Maart is de maand van de bewustwording van darmkanker en een goed moment om informatie over dit onderwerp in te winnen.

Mythe: Ik kan er niets aan doen dat ik darmkanker krijg.

Werkelijkheid: U kunt uw risico op het krijgen van darmkanker verminderen door uw levensstijl aan te passen. Het volgen van een vetarm dieet met veel groenten en fruit en lichaamsbeweging kunnen uw risico op het ontwikkelen van darmkanker verminderen. Aangezien de meeste vormen van dikkedarmkanker zich ontwikkelen uit poliepen die aan kanker voorafgaan - groeisels op de bekleding van de dikke darm en het rectum - kunnen screeningmethoden poliepen opsporen en verwijderen VOORDAT ze in kanker veranderen, zoals colonoscopie, sigmoïdoscopie, kits voor het testen van de ontlasting en virtuele colonoscopie.

Mythe: dikkedarmkanker is dodelijk.

Werkelijkheid: Dikkedarmkanker kan worden genezen als het in een vroeg stadium wordt ontdekt. Meer dan 90% van de patiënten met gelokaliseerde dikkedarmkanker (beperkt tot de dikke darm of het rectum) is vijf jaar na de diagnose nog in leven. Helaas wordt slechts ongeveer een derde van alle dikkedarmkankers in dit vroege stadium gediagnosticeerd.

Mythe: Screening is alleen nodig bij mensen met symptomen.

Werkelijkheid: Omdat vroege colorectale kanker meestal geen symptomen heeft, zijn aanbevolen screenings belangrijk om dit type kanker op te sporen. Screening controleert op kanker bij een persoon zonder symptomen. Alle mannen en vrouwen die 45 jaar of ouder zijn, moeten een routinescreening op colorectale kanker ondergaan.Mensen met een persoonlijke of familiale voorgeschiedenis van colorectale kanker of poliepen, of een persoonlijke voorgeschiedenis van inflammatoire darmziekten evenals mensen met symptomen zoals rectale bloedingen worden beschouwd als mensen met een hoog risico en moeten mogelijk worden gescreend voor de leeftijd van 45 jaar. Bovendien moeten vrouwen met een persoonlijke of familiaire voorgeschiedenis van eierstok-, baarmoederslijmvlies- of borstkanker mogelijk voor de leeftijd van 45 jaar worden gescreend.
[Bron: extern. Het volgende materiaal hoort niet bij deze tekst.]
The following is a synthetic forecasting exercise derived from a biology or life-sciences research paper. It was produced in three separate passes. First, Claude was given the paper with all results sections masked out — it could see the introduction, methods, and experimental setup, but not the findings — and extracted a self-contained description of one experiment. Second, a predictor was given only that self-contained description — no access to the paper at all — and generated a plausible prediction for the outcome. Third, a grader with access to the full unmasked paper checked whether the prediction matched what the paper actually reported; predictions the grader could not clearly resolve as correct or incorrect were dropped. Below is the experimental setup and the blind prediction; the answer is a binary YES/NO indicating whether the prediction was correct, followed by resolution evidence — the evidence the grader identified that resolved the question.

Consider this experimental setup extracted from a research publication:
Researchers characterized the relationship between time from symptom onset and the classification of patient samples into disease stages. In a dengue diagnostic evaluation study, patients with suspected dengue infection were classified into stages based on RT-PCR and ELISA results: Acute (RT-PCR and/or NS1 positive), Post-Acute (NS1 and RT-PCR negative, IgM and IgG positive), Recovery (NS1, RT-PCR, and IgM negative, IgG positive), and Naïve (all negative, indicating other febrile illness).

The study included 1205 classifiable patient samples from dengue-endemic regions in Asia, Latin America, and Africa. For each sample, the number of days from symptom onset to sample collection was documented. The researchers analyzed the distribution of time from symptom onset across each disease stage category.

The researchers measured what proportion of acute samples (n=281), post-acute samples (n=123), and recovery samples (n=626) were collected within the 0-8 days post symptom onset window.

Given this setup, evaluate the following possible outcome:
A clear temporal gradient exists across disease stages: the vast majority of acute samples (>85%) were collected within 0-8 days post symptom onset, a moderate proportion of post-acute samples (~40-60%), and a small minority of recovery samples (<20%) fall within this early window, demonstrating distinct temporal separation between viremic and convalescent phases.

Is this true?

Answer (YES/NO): NO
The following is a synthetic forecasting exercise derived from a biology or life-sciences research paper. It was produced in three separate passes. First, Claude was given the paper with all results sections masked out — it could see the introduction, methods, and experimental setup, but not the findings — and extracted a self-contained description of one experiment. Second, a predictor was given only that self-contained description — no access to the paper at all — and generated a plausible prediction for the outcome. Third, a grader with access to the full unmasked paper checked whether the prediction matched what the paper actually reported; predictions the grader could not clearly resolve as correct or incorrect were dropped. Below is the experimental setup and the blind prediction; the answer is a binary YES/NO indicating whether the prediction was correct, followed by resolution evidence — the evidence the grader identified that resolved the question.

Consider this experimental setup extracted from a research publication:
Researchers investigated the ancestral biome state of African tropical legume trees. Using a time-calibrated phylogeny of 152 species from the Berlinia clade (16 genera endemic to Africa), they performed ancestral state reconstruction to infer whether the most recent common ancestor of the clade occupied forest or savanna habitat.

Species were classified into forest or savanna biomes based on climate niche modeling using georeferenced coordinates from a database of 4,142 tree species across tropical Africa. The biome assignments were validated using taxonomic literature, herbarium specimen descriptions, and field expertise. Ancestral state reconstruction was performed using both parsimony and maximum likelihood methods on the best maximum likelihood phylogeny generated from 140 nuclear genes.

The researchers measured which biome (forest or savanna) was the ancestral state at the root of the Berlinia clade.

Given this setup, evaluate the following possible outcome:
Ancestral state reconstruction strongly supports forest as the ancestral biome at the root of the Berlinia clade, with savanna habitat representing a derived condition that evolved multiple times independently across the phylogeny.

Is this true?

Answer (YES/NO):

Mythe: Een colonoscopie is een moeilijke ingreep om te ondergaan.

Werkelijkheid: Dit onderzoek is niet pijnlijk, Om het ongemak te minimaliseren wordt de patiënt meestal verdoofd. Ongemak wordt meestal veroorzaakt door gas dat in de dikke darm wordt ingebracht, een noodzakelijke procedure voor de arts om het slijmvlies van de dikke darm te visualiseren. Het onaangename deel van de procedure is de voorbereiding zelf (of "darmvoorbereiding") die voor het onderzoek moet worden uitgevoerd. Het is echter van het grootste belang dat deze grondig wordt uitgevoerd. Een ontoereikende voorbereiding kan leiden tot gemiste bevindingen zoals poliepen of de noodzaak om de procedure te herhalen.

Mythe: Als ik een poliep in de dikke darm of het rectum krijg, betekent dat dat ik kanker heb en geopereerd moet worden.

Werkelijkheid: Een poliep kan een pre-kankerachtige laesie zijn die, indien onbehandeld, kan uitgroeien tot darmkanker. Als deze poliepen vroegtijdig worden opgespoord en verwijderd voordat ze kunnen uitgroeien, kan darmkanker worden voorkomen. De meeste poliepen worden behandeld door ze tijdens de colonoscopie te verwijderen. Zelfs grote poliepen kunnen zonder operatie worden verwijderd, hoewel een colorectale chirurg of specialist nodig kan zijn om deze procedures uit te voeren.

Als een poliep kanker blijkt te hebben, kan een operatie nodig zijn om dat specifieke deel van de dikke darm te verwijderen. Zelfs als een operatie nodig is, kunnen veel procedures worden uitgevoerd met behulp van laparoscopische, robotachtige of minimaal invasieve benaderingen, waardoor de hersteltijd en de pijn tot een minimum worden beperkt en extra voordelen worden geboden.